WHAT YOU HAVE TO DO.
List the lines of this listing that hold the word "sensors".
────────────────
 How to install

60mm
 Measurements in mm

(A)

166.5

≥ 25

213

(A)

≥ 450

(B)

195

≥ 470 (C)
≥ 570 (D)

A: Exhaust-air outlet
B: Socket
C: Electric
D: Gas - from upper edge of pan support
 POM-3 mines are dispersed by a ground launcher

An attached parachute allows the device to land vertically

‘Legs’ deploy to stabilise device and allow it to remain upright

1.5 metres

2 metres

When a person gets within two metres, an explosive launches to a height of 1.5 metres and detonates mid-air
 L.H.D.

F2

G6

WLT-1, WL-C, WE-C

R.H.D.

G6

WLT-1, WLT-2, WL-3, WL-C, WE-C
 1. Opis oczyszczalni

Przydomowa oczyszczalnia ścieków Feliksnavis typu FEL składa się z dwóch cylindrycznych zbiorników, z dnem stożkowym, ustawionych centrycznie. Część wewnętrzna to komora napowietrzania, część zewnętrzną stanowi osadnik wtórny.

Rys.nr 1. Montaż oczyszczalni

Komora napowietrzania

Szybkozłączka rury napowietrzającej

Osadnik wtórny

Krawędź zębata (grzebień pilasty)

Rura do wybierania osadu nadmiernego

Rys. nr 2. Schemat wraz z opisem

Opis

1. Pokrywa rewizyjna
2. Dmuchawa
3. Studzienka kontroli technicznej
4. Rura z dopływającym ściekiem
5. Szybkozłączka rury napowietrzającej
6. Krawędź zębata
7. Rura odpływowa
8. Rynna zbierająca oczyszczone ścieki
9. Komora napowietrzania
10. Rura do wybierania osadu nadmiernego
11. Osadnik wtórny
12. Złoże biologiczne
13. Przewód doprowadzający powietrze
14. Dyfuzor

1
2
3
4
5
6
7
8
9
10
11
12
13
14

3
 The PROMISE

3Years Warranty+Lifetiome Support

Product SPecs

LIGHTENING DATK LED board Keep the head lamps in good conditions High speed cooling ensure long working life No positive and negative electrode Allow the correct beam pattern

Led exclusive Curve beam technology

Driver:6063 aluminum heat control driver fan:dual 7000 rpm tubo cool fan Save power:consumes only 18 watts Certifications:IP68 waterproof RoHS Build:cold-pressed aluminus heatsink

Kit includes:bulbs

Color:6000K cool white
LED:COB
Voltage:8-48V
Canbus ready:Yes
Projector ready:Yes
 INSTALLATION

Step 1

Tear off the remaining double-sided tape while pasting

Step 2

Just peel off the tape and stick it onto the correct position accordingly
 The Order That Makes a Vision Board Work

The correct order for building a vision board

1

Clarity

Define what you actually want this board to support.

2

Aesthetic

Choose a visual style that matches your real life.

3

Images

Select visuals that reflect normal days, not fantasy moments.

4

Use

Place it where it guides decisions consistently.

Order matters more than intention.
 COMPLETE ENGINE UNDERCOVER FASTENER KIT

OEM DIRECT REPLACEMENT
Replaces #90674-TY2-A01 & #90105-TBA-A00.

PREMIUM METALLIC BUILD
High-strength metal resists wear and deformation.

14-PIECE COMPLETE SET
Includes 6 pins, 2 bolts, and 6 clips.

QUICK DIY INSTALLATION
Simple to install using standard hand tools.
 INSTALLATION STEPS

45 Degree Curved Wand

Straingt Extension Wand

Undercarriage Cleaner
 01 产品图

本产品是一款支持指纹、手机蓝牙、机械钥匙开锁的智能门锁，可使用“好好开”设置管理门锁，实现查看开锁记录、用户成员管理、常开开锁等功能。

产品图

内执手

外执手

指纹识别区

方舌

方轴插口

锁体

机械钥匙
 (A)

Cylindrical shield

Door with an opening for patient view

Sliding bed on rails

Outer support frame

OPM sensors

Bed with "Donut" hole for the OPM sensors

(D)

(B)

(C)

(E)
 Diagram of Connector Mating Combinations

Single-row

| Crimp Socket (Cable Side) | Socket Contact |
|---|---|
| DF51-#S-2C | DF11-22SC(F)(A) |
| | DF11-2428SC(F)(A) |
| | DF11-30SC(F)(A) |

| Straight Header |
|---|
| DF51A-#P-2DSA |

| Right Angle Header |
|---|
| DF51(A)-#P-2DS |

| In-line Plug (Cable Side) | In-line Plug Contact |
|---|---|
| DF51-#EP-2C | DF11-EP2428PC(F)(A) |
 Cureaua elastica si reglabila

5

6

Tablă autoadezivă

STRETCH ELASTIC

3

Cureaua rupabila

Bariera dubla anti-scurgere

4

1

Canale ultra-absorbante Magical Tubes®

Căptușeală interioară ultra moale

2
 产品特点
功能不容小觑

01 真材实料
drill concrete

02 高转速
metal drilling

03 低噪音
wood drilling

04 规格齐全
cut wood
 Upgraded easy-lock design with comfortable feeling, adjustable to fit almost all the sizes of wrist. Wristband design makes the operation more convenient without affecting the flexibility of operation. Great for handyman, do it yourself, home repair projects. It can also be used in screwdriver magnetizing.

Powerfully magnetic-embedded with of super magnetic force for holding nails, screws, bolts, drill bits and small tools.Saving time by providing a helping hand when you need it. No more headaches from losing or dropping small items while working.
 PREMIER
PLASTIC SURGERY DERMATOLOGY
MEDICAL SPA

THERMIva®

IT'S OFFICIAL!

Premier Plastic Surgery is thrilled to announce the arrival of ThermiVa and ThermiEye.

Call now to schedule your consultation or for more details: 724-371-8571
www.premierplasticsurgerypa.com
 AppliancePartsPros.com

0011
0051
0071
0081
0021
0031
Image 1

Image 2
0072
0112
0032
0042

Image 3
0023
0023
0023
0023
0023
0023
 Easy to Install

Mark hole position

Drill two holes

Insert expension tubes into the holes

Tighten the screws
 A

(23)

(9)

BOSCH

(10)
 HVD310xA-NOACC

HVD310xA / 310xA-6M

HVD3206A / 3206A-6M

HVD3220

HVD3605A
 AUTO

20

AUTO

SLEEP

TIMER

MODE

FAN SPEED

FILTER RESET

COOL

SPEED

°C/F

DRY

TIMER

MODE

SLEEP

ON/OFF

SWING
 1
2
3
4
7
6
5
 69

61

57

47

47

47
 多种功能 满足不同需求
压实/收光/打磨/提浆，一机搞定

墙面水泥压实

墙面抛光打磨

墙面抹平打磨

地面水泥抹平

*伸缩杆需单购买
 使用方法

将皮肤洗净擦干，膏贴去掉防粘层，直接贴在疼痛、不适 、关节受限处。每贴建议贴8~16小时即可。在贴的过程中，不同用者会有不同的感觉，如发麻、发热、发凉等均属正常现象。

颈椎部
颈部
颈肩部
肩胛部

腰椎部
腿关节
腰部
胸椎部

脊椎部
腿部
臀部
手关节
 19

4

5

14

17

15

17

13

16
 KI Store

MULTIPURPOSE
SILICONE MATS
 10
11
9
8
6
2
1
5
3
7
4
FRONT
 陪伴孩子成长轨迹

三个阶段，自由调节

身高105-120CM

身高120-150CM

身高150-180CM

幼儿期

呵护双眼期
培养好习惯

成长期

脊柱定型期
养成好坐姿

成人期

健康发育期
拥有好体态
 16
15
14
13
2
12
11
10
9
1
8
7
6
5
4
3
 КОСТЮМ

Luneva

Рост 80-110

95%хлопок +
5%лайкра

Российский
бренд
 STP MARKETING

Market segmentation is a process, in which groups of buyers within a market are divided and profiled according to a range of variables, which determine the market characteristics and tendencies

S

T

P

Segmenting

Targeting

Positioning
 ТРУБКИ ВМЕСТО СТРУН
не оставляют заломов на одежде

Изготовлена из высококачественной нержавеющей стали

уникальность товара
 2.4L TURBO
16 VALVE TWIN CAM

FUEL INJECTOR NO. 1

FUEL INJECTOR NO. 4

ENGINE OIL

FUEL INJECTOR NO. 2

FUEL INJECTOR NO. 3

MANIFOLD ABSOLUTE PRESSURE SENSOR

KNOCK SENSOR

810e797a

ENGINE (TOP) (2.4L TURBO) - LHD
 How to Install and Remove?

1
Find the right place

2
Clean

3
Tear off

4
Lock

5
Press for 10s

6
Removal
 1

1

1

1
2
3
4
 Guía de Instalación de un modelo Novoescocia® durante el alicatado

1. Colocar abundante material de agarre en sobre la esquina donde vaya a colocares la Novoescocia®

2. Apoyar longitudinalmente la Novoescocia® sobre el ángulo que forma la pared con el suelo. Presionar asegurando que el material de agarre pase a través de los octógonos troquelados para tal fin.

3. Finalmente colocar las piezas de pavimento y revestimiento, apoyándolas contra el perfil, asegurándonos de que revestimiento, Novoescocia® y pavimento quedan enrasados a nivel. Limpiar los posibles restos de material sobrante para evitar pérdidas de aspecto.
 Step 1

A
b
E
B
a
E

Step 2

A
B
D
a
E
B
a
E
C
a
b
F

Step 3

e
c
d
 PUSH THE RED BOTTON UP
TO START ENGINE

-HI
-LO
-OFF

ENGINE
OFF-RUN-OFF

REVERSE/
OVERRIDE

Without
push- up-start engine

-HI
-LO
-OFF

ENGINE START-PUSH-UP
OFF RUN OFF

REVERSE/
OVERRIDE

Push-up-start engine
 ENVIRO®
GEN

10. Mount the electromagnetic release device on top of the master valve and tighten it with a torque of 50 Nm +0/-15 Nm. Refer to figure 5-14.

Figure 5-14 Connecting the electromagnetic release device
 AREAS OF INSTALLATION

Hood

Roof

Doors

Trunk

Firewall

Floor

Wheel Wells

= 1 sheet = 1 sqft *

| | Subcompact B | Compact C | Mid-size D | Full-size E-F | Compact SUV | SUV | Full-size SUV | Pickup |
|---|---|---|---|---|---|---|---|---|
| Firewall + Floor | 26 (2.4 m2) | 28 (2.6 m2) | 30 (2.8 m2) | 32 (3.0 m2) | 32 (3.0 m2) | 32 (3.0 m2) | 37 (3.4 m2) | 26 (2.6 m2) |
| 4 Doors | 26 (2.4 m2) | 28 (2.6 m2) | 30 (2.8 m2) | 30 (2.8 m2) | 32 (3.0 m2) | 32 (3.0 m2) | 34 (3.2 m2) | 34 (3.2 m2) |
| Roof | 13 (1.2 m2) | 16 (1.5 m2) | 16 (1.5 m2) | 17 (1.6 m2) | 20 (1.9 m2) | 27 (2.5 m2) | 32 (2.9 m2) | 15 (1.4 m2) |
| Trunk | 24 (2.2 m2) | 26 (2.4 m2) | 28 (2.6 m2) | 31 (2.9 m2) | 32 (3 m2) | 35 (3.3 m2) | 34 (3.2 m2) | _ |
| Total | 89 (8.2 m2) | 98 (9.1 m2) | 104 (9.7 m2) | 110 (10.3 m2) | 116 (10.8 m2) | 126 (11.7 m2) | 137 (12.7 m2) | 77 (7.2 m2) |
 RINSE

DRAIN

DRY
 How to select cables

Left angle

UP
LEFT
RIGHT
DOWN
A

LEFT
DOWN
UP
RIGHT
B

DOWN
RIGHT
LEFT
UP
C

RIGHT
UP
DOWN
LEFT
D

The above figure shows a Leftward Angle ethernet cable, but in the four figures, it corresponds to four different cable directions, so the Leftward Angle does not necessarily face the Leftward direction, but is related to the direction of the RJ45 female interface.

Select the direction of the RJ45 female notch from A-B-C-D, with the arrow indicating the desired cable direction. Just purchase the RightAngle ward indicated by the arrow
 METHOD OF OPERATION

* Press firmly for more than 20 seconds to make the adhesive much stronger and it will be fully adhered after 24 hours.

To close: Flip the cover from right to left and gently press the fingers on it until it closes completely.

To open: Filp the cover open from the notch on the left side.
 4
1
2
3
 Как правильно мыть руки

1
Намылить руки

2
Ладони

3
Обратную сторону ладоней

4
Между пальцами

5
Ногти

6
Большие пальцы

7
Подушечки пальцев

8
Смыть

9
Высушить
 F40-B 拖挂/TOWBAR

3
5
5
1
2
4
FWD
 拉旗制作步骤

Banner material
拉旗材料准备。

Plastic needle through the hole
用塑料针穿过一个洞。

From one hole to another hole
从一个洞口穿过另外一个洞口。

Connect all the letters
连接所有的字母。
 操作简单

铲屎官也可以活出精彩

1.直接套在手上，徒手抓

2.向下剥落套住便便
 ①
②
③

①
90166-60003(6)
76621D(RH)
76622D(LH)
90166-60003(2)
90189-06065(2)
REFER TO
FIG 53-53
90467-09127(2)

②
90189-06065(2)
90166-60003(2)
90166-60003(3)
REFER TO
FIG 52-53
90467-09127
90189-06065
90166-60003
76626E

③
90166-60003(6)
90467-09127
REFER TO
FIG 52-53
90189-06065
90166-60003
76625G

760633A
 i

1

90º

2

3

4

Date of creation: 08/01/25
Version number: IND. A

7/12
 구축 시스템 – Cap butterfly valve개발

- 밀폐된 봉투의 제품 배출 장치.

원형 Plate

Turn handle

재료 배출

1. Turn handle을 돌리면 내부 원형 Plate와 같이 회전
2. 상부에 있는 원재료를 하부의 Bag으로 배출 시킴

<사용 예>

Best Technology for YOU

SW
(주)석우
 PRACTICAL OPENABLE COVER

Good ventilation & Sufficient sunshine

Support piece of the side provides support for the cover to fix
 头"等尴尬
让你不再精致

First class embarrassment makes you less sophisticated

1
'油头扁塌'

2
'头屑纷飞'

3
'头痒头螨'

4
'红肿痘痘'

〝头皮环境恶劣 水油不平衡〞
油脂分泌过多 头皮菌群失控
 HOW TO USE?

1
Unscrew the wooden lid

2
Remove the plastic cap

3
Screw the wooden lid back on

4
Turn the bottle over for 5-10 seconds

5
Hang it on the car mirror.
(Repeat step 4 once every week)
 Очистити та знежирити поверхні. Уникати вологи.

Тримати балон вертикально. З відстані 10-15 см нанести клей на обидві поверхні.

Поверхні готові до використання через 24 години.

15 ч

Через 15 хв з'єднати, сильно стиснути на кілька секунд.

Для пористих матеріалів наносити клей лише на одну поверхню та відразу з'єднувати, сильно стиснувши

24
────────────────
SOLUTION TO THE EXERCISE.
OPM sensors
Bed with "Donut" hole for the OPM sensors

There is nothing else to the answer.